The free command shows a number of values, the important one is the value in the "free" column listed on the row beginning with "-/+ buffers/cache" (at present 32467612). This is the amount of free memory, including memory that is temporarily set aside for buffers and caching and which can be evicted (in other words, it is a better measure of how much is available for processes to use). If this value is significantly less than the value listed in the "total" column for the "Mem:" row, then the node is using a lot of memory and may not have sufficient memory for your purposes. To inspect the free memory on all of the development nodes, one can run:

 pdsh -w saw-dev[1-6] free | grep 'buffers\/' | awk '{print $1,$NF}' | sort -n -r -k 2
[isaac@saw-login1:~] pdsh -w saw-dev[1-6] free | grep 'buffers\/' | awk '{print $1,$NF}' | sort -n -r -k 2
saw-dev4: 15744252
saw-dev3: 15719876
saw-dev6: 15659388
saw-dev1: 15658500
saw-dev5: 15646976
saw-dev2: 15379180

The uptime command shows a number of values, the important ones are the "load average:" numbers.
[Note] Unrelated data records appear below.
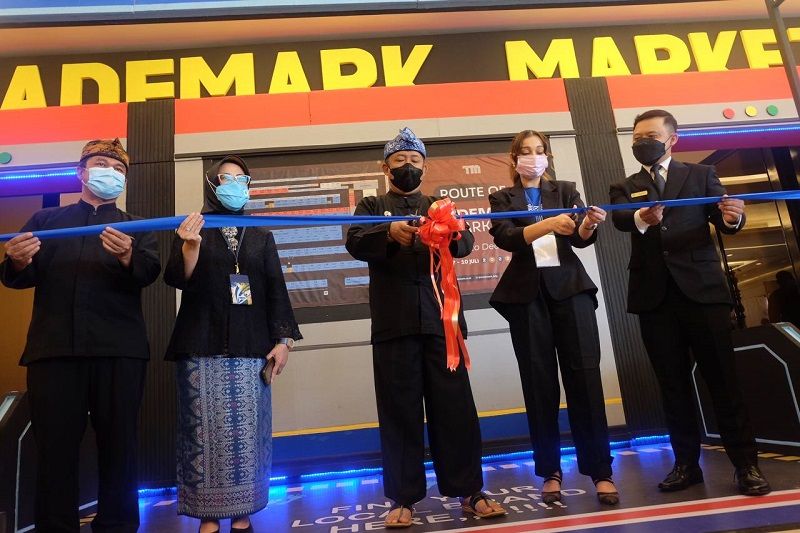 Serunya Berburu Kuliner hingga Fesyen di Trademark Market 2022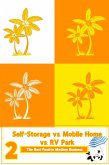 Self-Storage vs. Mobile Home vs. RV Park 2: The Best Medium Passive Business (MFI Series1, #164) (eBook, ePUB)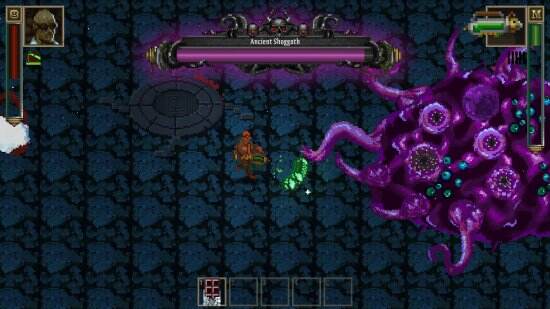 <b>GOG喜加一：肉鸽恐怖2D动作RPG《克苏鲁异闻录》免费</b>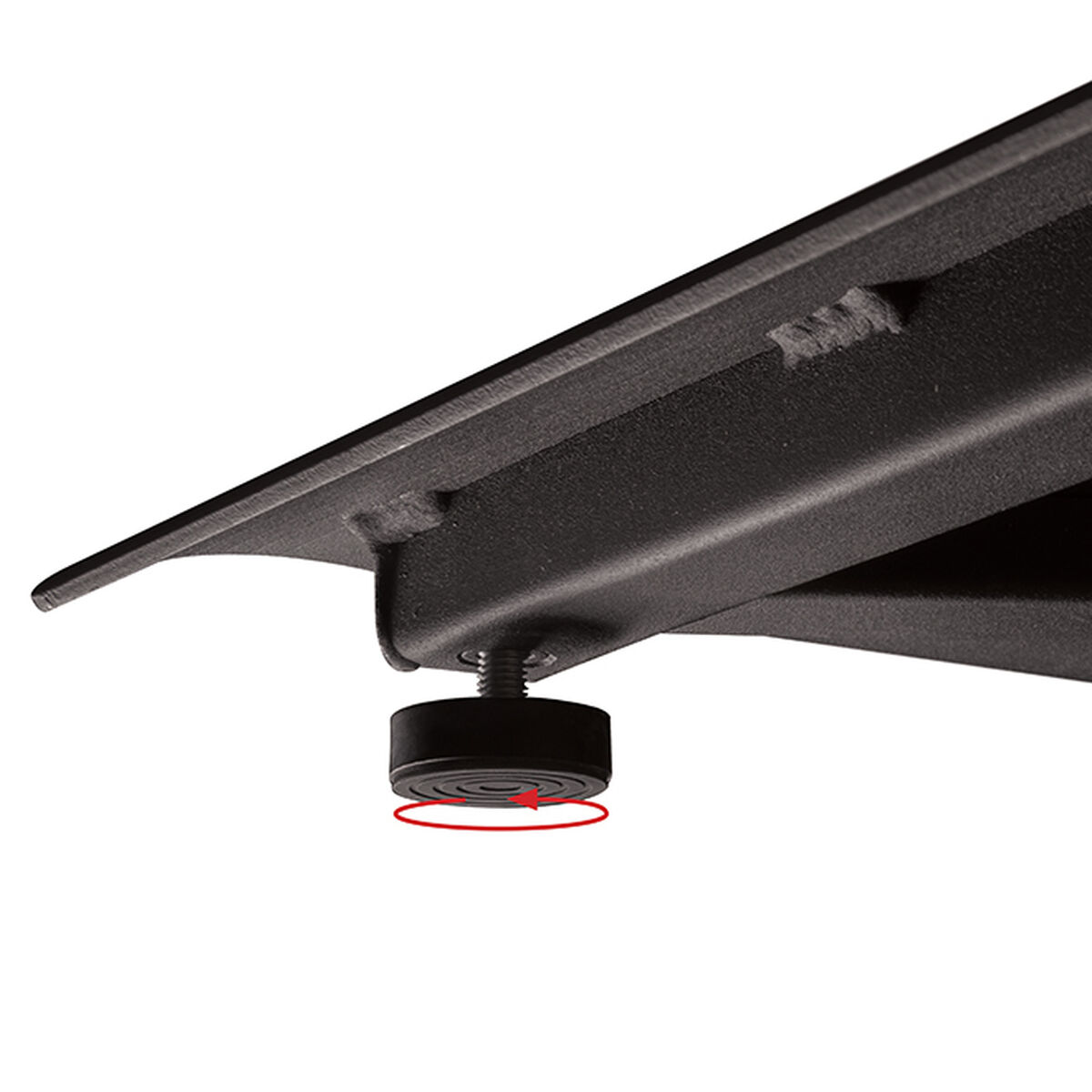 Suport de Masă pentru Ecran B-Tech BT8380-FSB/B 32" 65"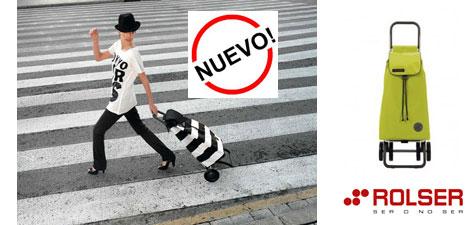 carritos para la compra rolser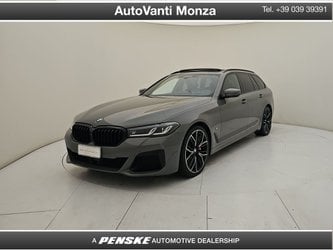 BMW Serie 5 Touring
These numbers show how many processes are in the run queue (state R) or waiting for disk I/O (state D) averaged over 1, 5, and 15 minutes. If these numbers are close to, or more than, the number of processing cores (4 in the case of the present kraken development nodes), then you should probably pick a different node to work on. To inspect the 15 minute load average on all the development nodes, one can run the following command, and then pick the node with the least load to use:

 pdsh -w saw-dev[1-4] uptime | awk '{print $1,$NF}' | sort -n -k 2
[isaac@saw-login1:~] pdsh -w saw-dev[1-6] uptime | awk '{print $1,$NF}' | sort -n -k 2
saw-dev1: 0.00
saw-dev2: 0.00
saw-dev5: 0.00
saw-dev3: 0.01
saw-dev6: 0.01
saw-dev4: 0.02

Storage

There is 130 TB in total.

Submitting Jobs

In general users will experience the best performance on saw by ensuring that their jobs use whole nodes. Some measurements have shown that when MPI jobs are sharing nodes with other jobs that they slow down depending on resource contention.
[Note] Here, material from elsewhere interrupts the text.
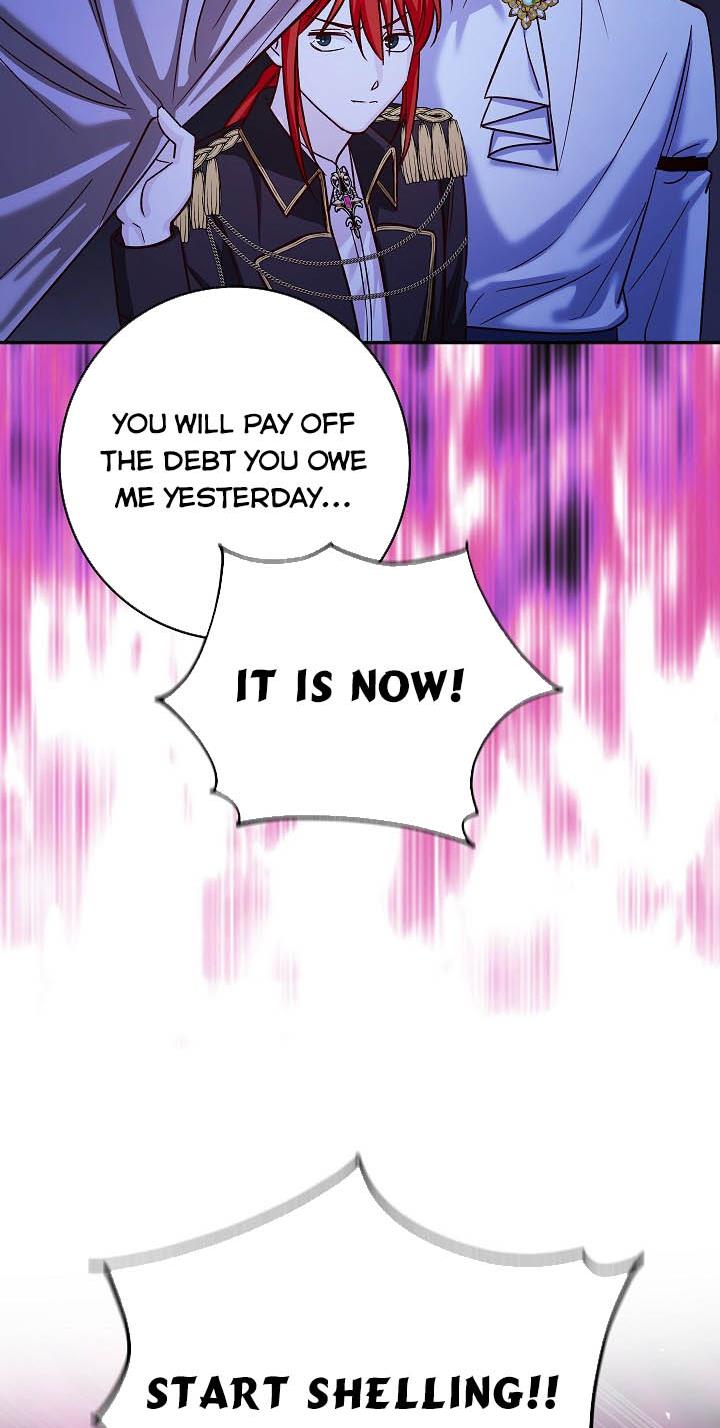 Admiral’s Monster Wife chapter 21 page 32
This means that in general MPI jobs should use multiples of 8 cores. Threaded jobs can run up to 8 cores as saw has all 8 cores Xeon nodes.

When submitting MPI jobs, one should use the -N and -n flags to ensure a job is schedule to full nodes. For example, if your program is going to use 64 processes, one would submit it as:

sqsub -q mpi -n 64 -N 8 <...>

It is important to include -N 8 to ensure the job is not scattered on nodes where other user's jobs are running.